Kecerdasan anak memang memiliki kaitan erat dengan faktor genetik yang diturunkan dari orang tua. Namun, para ahli mengingatkan bahwa warisan genetik bukanlah satu-satunya penentu. Perkembangan kognitif anak merupakan hasil interaksi kompleks antara potensi bawaan dan pengaruh lingkungan.
Menurut dr. Taufiq Hidayat, Sp.A., M.Kes., yang merupakan seorang dokter spesialis anak, pemahaman masyarakat tentang pewarisan kecerdasan seringkali terlalu menyederhanakan. “Memang benar, ada pengaruh genetik yang signifikan dalam menentukan potensi kecerdasan seseorang,” ujar dr. Taufiq dalam sebuah kesempatan.

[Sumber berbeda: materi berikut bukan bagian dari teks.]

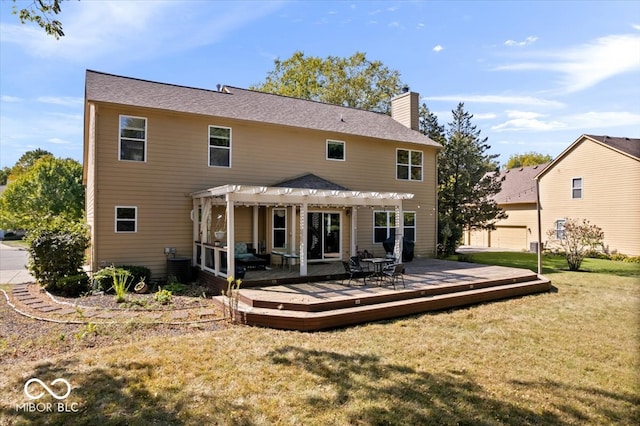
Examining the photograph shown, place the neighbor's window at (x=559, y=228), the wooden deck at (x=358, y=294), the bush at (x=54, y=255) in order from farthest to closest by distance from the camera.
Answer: the neighbor's window at (x=559, y=228)
the bush at (x=54, y=255)
the wooden deck at (x=358, y=294)

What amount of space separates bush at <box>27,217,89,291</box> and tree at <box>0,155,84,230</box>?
22300 millimetres

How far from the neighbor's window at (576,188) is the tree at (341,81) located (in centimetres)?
1503

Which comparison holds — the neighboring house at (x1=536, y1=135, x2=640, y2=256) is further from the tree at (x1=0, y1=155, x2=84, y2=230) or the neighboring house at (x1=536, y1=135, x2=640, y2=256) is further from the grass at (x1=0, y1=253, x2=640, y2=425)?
the tree at (x1=0, y1=155, x2=84, y2=230)

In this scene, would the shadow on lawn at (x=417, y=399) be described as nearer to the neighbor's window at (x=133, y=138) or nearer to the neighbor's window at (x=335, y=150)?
the neighbor's window at (x=133, y=138)

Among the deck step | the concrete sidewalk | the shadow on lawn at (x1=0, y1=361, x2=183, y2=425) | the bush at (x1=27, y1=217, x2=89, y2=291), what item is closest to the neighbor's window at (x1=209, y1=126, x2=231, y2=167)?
the bush at (x1=27, y1=217, x2=89, y2=291)

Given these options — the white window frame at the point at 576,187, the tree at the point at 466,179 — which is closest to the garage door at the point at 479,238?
the tree at the point at 466,179

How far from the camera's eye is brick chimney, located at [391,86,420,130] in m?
18.7

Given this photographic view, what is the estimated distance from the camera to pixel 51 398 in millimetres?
4316

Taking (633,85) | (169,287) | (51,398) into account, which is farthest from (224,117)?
(633,85)

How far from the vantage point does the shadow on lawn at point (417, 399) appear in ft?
13.3

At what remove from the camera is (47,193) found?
99.7ft

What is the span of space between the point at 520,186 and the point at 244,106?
2274 centimetres

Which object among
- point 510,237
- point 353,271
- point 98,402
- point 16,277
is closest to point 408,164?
point 353,271

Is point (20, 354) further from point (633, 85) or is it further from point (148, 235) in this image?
point (633, 85)
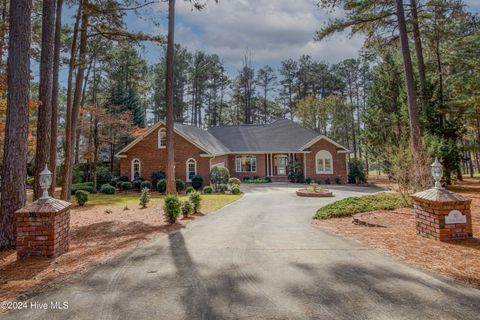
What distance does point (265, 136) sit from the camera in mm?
29438

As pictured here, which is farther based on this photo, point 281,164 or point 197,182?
point 281,164

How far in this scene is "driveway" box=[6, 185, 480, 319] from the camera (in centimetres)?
304

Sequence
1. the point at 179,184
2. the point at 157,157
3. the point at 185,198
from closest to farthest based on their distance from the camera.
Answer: the point at 185,198 < the point at 179,184 < the point at 157,157

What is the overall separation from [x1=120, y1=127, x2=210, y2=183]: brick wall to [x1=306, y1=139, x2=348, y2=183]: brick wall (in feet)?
32.1

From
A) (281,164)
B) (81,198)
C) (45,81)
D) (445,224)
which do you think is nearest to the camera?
(445,224)

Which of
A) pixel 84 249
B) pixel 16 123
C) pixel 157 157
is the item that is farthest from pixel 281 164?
pixel 16 123

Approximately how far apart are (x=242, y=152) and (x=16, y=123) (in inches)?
865

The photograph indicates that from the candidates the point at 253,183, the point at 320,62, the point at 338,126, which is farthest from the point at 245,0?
the point at 320,62

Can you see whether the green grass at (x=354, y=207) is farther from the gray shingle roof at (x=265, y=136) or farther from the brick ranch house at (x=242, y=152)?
the gray shingle roof at (x=265, y=136)

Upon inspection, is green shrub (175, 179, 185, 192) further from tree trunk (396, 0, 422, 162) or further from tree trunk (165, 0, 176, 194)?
tree trunk (396, 0, 422, 162)

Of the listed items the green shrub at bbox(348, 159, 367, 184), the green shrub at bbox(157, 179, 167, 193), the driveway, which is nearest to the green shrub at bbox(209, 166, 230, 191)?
the green shrub at bbox(157, 179, 167, 193)

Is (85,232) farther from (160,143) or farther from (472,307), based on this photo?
(160,143)

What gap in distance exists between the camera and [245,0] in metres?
13.9

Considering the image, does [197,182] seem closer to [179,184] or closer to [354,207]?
[179,184]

Namun, ia menekankan pentingnya melihat gambaran yang lebih luas. “Tetapi, jangan sampai kita beranggapan bahwa genetik adalah segalanya. Faktor lingkungan, stimulasi, nutrisi, serta pola asuh orang tua memegang peranan yang tidak kalah pentingnya,” tambahnya. Pernyataan ini menggarisbawahi bahwa kecerdasan bukanlah takdir yang sepenuhnya ditentukan saat pembuahan.
Lingkungan tempat anak tumbuh dan berkembang memberikan kontribusi besar terhadap aktualisasi potensi genetiknya. Paparan terhadap berbagai pengalaman, kesempatan belajar, interaksi sosial, dan kualitas pendidikan dapat secara signifikan membentuk dan mengoptimalkan kemampuan kognitif seorang anak. Misalnya, anak yang dibesarkan di lingkungan yang kaya stimulasi, yang mendorong eksplorasi, bertanya, dan memecahkan masalah, cenderung memiliki perkembangan kecerdasan yang lebih baik.
Nutrisi yang memadai, terutama pada masa-masa kritis perkembangan otak, juga menjadi fondasi penting. Kekurangan gizi dapat menghambat perkembangan sel-sel otak dan fungsi kognitif. Selain itu, pola asuh yang positif, yang memberikan kasih sayang, rasa aman, dan dukungan emosional, turut berkontribusi pada pembentukan kecerdasan emosional dan sosial anak, yang juga merupakan bagian integral dari kecerdasan secara keseluruhan.
Oleh karena itu, orang tua dan lingkungan sekitar memiliki tanggung jawab besar untuk menciptakan kondisi yang kondusif bagi perkembangan kecerdasan anak. Upaya ini mencakup penyediaan nutrisi seimbang, stimulasi yang tepat sesuai usia, serta membangun hubungan yang hangat dan suportif. Dengan demikian, potensi genetik yang dimiliki anak dapat berkembang secara optimal, menghasilkan individu yang cerdas dan berdaya saing.